• Set of tasks:
A. According to the passage on the 100-man kumite, how long is each round?
B. Extend the passage on the 100-man kumite past its final sentence.

The 100-man kumite (Japanese: hyakunin kumite) is an extreme test of physical and mental endurance in Kyokushin karate. Kumite is a form of sparring, one of the three main sections of karate training, and involves simulated combat against an opponent. The 100-man kumite consists of 100 rounds of kumite, each between one-and-a-half and two minutes in length. Normally, the karate practitioner undergoing the test will have to face similarly or higher-ranked opponents, and may face the same opponent more than once in the course of the test (depending on the number of opponents available to participate).  Each opponent faced will be fresh and not fatigued or injured. Each of the rounds are done under test conditions, where either of the fighters are allowed to deliver knock out blows.

[Transcribed page contents]
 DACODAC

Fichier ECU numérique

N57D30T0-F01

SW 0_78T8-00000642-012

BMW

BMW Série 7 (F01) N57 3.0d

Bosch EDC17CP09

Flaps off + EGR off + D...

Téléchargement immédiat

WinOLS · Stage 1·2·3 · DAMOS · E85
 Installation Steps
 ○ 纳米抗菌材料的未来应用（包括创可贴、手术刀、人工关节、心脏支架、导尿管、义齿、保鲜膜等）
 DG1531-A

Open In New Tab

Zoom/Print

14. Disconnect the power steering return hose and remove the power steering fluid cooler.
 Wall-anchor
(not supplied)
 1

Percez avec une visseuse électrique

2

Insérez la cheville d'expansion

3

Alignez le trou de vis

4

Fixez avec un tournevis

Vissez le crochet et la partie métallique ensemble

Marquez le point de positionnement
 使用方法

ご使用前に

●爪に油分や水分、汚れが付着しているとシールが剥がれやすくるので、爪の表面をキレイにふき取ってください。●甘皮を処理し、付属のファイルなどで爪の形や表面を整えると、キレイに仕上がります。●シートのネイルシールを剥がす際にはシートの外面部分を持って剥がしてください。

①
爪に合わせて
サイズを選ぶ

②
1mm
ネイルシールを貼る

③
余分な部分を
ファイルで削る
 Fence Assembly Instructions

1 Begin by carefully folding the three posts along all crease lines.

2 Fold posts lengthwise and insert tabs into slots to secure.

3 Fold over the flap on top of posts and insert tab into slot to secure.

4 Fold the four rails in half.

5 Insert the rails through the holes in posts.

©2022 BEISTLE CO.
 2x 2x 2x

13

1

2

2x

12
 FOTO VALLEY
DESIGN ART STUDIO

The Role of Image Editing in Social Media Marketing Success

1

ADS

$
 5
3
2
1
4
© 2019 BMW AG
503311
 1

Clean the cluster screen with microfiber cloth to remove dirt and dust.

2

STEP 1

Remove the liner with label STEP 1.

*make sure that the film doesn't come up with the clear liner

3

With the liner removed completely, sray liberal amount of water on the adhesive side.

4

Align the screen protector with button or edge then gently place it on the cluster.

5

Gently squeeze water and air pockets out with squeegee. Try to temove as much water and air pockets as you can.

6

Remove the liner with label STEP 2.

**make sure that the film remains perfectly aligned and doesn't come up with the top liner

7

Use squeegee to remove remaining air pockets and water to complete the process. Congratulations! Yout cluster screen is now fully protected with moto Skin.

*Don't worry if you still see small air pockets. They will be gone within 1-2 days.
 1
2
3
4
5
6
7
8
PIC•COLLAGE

• Per-task outputs:
A. Each round lasts between one-and-a-half and two minutes.

B.
The challenge was devised by Masutatsu Oyama, the founder of Kyokushin and the first person to complete the test. He completed the 100-man kumite three times over three consecutive days. The second man to complete the test was Steve Arneil in 1965. In July 2004, a woman named Naomi Ali completed the 100-man kumite. Today it is considered a normal grading requirement to go through 20 to 40 rounds of Kumite when attempting Dan grades.

List of kumites
 Masutatsu Oyama (Japan) (No Proof)
 Steve Arneil (UK/South Africa, May 21, 1965)
 Tadashi Nakamura (Japan, October 15, 1965)
 Shigeru Oyama (Japan, September 17, 1966) (120 in total)
 Loek Hollander (The Netherlands, August 5, 1967)
 John Jarvis (New Zealand, 1967)
 Howard Collins (United Kingdom, December 1, 1972)
 Miyuki Miura (Japan, April 13, 1973)
 Shokei Matsui (Japan, April 18, 1986)
 Ademir da Costa (Brazil, April 25, 1987)
 Keiji Sampei (Japan, February 24, 1990)
 Akira Masuda (Japan, May 19, 1991)
 Kenji Yamaki (Japan, March 22, 1995)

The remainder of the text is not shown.